2. Der Pfarrer Jakob Martin in der Königsbacher Erinnerung

M7: Von Königsbacher Bürger*innen im Jahr 1989 gespendete Gedenkplatte zur Erinnerung an Jakob Martin

Die Gedenkplatte befindet sich seitlich der katholischen Pfarrkirche St. Johannes in Königsbach und wurde über eine Spendenaktion vor Ort im November 1989 dort angebracht.

M10: Bild des im August 2019 nach Pfarrer Jakob Martin umbenannten Kirchplatzes in Königsbach

Im August 2019 wurde dem Pfarrer Jakob Martin in einer Gedenkfeier öffentlich gedacht. Die Königsbacher Kirche benannte den Kirchplatz nach ihm und enthüllte im Rahmen der Gedenkfeierlichkeiten auch das neue Schild.

M11: Der Pfarrer Jakob Martin in der Erinnerung eines Zeitzeugen im Jahr 2018

Ausschnitt eines 2018 geführten Zeitzeugengespräches mit Günther Haas (*1930, Neustadt).

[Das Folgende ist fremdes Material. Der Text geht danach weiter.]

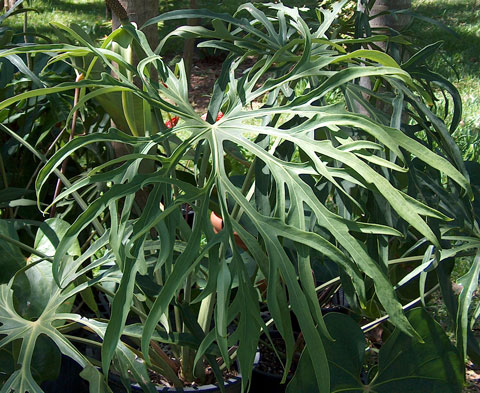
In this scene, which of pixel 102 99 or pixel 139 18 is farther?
pixel 139 18

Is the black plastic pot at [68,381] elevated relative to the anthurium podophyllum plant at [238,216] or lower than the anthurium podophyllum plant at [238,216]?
lower

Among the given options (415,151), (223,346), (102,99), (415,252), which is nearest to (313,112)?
(415,151)

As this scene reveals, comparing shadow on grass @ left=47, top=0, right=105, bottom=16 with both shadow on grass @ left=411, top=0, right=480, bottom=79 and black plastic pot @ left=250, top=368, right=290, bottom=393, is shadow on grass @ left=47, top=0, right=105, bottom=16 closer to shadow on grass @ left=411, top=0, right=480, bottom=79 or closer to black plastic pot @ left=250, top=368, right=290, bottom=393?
shadow on grass @ left=411, top=0, right=480, bottom=79

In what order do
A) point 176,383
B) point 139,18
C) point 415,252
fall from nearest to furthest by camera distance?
point 176,383 < point 139,18 < point 415,252

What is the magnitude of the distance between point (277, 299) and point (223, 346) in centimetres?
10

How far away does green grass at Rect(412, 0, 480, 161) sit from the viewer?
3.23 metres

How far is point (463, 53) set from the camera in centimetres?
492

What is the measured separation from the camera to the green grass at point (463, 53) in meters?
3.23

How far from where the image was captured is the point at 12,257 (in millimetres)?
1364

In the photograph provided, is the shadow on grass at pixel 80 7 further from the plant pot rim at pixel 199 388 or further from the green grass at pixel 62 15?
the plant pot rim at pixel 199 388

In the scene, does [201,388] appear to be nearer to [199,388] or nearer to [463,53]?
[199,388]

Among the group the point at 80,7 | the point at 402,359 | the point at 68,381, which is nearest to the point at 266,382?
the point at 402,359

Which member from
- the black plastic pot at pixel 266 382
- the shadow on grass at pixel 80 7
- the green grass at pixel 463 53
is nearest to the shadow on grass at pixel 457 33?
the green grass at pixel 463 53

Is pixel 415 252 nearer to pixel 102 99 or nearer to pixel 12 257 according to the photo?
pixel 102 99
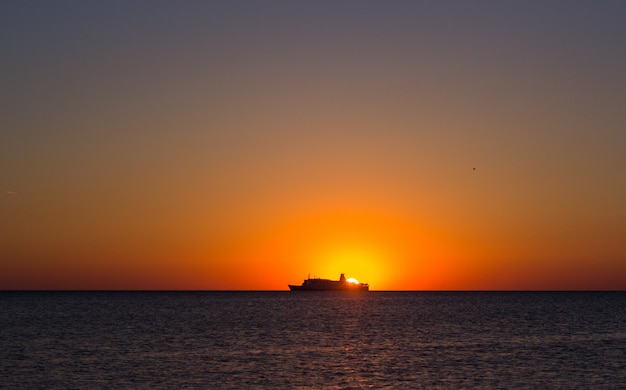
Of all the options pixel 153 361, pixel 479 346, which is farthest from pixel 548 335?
pixel 153 361

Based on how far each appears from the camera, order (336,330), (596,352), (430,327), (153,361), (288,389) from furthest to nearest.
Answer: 1. (430,327)
2. (336,330)
3. (596,352)
4. (153,361)
5. (288,389)

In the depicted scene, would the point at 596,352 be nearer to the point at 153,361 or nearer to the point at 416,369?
the point at 416,369

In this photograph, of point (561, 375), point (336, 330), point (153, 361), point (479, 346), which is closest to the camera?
point (561, 375)

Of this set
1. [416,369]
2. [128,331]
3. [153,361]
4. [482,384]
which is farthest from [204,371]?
[128,331]

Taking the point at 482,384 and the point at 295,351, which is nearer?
the point at 482,384

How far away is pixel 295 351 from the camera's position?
263ft

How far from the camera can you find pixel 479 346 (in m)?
86.4

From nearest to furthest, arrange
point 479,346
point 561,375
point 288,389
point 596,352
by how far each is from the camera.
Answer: point 288,389
point 561,375
point 596,352
point 479,346

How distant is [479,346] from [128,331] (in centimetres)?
5065

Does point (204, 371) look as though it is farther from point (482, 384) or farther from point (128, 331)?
point (128, 331)

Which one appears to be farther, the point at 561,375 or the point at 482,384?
the point at 561,375

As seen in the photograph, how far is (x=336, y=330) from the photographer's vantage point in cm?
11206

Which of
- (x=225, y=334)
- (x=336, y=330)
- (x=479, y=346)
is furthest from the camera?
(x=336, y=330)

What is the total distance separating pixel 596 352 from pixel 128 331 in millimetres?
63358
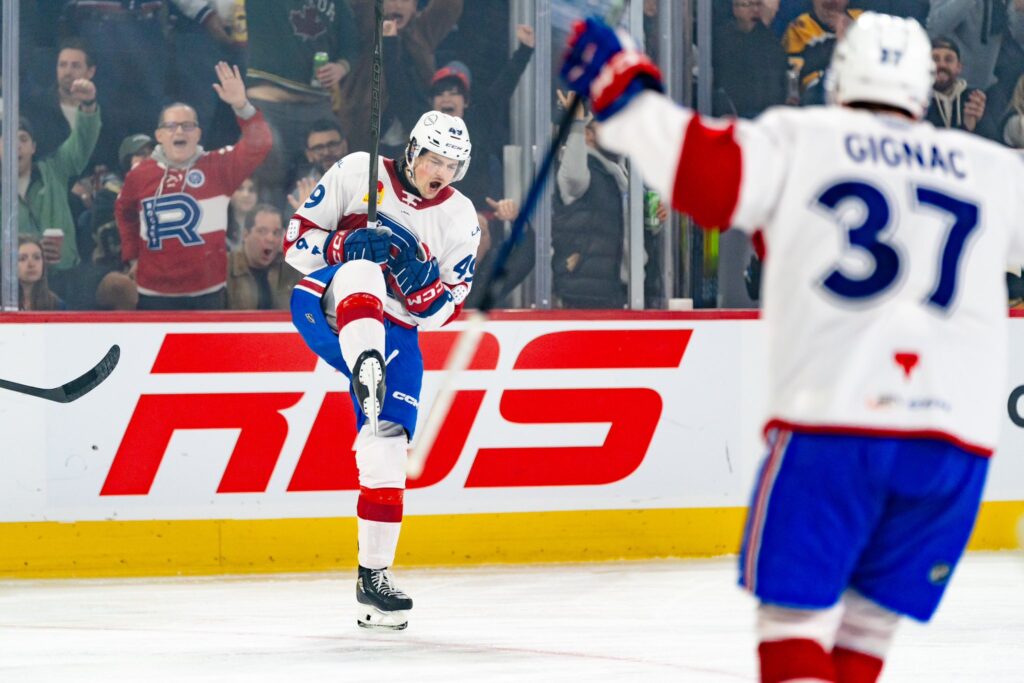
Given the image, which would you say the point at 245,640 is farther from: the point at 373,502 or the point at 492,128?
the point at 492,128

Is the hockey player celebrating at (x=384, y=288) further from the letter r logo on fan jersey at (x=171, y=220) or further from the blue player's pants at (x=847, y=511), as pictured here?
the blue player's pants at (x=847, y=511)

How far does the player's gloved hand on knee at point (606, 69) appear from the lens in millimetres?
2035

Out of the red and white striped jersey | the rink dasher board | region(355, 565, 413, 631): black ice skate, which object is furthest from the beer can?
region(355, 565, 413, 631): black ice skate

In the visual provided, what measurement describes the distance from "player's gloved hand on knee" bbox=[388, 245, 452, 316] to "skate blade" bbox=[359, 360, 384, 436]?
298 mm

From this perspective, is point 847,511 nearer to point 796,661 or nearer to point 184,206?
point 796,661

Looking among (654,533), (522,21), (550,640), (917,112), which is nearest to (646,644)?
(550,640)

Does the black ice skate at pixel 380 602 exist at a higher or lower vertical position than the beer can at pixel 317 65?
lower

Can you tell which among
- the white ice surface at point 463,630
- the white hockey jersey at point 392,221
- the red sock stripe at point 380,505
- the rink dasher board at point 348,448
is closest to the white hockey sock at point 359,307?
the white hockey jersey at point 392,221

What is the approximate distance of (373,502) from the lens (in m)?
3.99

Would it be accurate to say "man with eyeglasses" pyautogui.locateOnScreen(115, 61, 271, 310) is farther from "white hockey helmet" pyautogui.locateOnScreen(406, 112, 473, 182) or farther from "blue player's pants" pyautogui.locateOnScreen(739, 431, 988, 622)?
"blue player's pants" pyautogui.locateOnScreen(739, 431, 988, 622)

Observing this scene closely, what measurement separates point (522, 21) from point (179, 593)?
2.35 metres

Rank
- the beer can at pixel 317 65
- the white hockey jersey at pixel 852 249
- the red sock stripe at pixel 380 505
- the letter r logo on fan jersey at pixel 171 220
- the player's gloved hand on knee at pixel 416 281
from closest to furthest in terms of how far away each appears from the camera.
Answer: the white hockey jersey at pixel 852 249
the red sock stripe at pixel 380 505
the player's gloved hand on knee at pixel 416 281
the letter r logo on fan jersey at pixel 171 220
the beer can at pixel 317 65

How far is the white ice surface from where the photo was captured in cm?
343

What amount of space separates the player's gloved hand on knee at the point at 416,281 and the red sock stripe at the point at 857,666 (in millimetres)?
2157
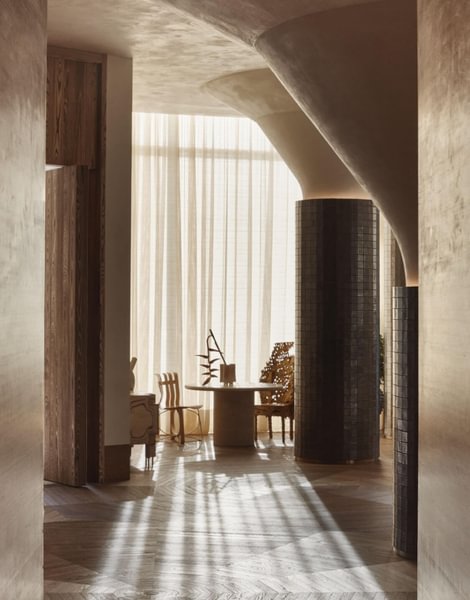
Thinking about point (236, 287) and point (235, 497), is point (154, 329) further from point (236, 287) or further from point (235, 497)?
point (235, 497)

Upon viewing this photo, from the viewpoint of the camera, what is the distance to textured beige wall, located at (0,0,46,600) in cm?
271

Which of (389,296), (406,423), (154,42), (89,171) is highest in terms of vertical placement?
(154,42)

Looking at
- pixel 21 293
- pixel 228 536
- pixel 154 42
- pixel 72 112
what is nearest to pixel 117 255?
pixel 72 112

Mehr Gesprächsausschnitte findest du im Zeitzeug*innenarchiv. Alle Gespräche wurden in den Jahren 2018 und 2019 in Neustadt aufgezeichnet. Die Namen der Zeitzeug*innen wurden pseudonymisiert2.

Aufgaben

  1. Erläutere ausgehend von den Quellen M6-M10, in welcher Form dem Pfarrer Jakob Martin in Königsbach gedacht wurde und wird.
  2. Stelle dir vor, die 1989 an der St. Johannes Kirche angebrachte Gedenktafel (M7) soll in Zukunft mit einem QR-Code versehen werden, über den eine Verlinkung auf die Website des Ortsteils Königsbach erfolgt. Erläutere, welche weiterführenden Inhalte du auf der Website hinterlegen würdest.
  3. Anlässlich der Gedenkfeierlichkeiten rund um die Enthüllung des Straßenschildes "Pfr.-Jakob-Martin-Platz" in Königsbach im August 2019 trugen zwei Kommunionkinder das Gedicht „Was keiner wagt“ (M9) vor. Bewerte die Auswahl des Gedichtes im Kontext des Gedenkens an Pfarrer Martin.
  4. Bewerte die Aussagen des Zeitzeugen in M11 unter Bezugnahme auf deine Erkenntnisse aus dem vorliegenden Unterkapitel.
  5. Diskutiere am Beispiel des Pfarrers Martin, welche Rolle das Instrument der "Schutzhaft" für die Herstellung der Volksgemeinschaft in Neustadt spielte.

    Tipp: Nähere Informationen zum Pfarrer Jakob Martin findest du im Unterkapitel 2.3. Auch im Lexikon kannst du zur Bedeutung Königsbachs in der NS-Zeit weiterlesen.